The complexion is the look of the skin, particularly on the face. A number of internal and external factors may influence a person's complexion. These factors include a person's genetics and hormones, as well as environmental factors, medications, and use of skin care products.
Skin hues vary on all people. While some people have skin with a yellowish hue, others have dark brown skin or a creamy white complexion. Skin color is determined by melanin, a chemical in the skin. A higher amount of melanin creates a darker skin color.
The cells containing melanin may become damaged or overstimulated, which can lead to hyperpigmentation. With hyperpigmentation, an excess of melanin appears in the form of age spots, freckles, and other types of dark spots on the skin. A deficiency of melanin in skin cells causes lighter spots on the body.
Complexion is also determined by the amount of sebum in the skin. Sebum is an oily substance produced by sebaceous glands. A large amount of sebum may clog pores, which may lead to acne breakouts. Acne blemishes are often a pink-red color, and inflamed pimples can be painful to the touch. Breakouts, which may be triggered by hormones, medications, cosmetics and other environmental factors, can alter the skin's appearance.
Dry skin, also known as xerosis, also influences the complexion. This condition often appears as patches of flaky, itchy skin. Some people are genetically predisposed to dry skin, while others have dry skin due to medication and skin products, some of which can diminish sebum production. Without the use of a moisturizer, the skin can be stripped of essential oils.

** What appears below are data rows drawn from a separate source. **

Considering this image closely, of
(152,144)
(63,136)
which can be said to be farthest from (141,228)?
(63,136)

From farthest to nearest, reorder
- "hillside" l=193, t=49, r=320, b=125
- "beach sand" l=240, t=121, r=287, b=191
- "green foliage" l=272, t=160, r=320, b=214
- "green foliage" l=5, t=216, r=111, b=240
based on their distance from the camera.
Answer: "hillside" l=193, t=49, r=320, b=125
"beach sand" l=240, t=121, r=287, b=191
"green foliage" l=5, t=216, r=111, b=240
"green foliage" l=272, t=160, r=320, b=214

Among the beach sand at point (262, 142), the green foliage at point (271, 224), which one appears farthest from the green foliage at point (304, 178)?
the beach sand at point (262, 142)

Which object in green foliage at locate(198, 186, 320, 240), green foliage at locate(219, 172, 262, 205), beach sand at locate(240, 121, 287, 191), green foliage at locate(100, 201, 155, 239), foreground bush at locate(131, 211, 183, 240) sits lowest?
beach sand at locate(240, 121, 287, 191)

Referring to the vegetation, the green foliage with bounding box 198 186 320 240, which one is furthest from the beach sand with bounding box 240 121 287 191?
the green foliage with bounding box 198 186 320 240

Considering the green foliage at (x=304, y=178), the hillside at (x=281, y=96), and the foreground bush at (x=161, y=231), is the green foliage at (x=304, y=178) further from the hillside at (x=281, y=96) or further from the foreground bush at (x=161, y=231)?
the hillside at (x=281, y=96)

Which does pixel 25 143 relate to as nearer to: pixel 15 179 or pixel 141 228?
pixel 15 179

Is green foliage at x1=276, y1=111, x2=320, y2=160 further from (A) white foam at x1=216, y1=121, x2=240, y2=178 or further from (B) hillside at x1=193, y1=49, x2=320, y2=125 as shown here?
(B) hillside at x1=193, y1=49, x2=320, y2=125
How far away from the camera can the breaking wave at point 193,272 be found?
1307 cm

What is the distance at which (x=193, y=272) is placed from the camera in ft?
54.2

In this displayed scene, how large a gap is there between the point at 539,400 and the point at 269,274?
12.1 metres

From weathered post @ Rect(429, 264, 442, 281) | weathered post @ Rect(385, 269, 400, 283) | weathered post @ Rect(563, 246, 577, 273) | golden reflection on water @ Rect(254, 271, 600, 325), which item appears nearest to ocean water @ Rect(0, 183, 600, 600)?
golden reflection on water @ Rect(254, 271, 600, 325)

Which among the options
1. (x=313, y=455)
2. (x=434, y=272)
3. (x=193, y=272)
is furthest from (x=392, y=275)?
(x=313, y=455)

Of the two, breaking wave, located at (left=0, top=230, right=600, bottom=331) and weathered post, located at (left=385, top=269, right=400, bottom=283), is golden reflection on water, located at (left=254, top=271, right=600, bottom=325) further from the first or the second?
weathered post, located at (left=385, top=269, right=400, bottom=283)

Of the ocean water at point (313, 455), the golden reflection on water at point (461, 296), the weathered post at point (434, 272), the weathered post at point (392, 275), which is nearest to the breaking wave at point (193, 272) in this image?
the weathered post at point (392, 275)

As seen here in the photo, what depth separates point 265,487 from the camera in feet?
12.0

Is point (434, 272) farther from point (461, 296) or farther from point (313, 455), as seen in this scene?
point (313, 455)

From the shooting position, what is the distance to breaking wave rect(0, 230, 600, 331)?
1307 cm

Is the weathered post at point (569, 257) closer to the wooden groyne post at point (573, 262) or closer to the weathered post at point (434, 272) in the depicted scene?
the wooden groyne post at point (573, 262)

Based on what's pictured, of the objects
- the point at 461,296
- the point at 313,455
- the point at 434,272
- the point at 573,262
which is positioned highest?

External factors may have an influence on the complexion. For example, people living in a drier environment, such as the desert, will usually have drier skin. The effects of sun exposure can also change the skin's texture or appearance. After prolonged exposure to sunlight, a person might form liver spots, also known as age spots, on the hands, shoulders, arms, and face. Liver spots are painless brown patches which occur in areas with the greatest sun exposure.
Aspects of a person's complexion may change with the use of certain products, such as whitening creams or cleansers containing hydroquinone, a whitening ingredient. A person with mild or moderate acne may alter his complexion using medicated cleansers and gels containing benzoyl peroxide or salicylic acid, which can help clear skin and prevent future blemishes. Rich moisturizers or creams containing collagen might increase the skin's elasticity and eliminate dry patches.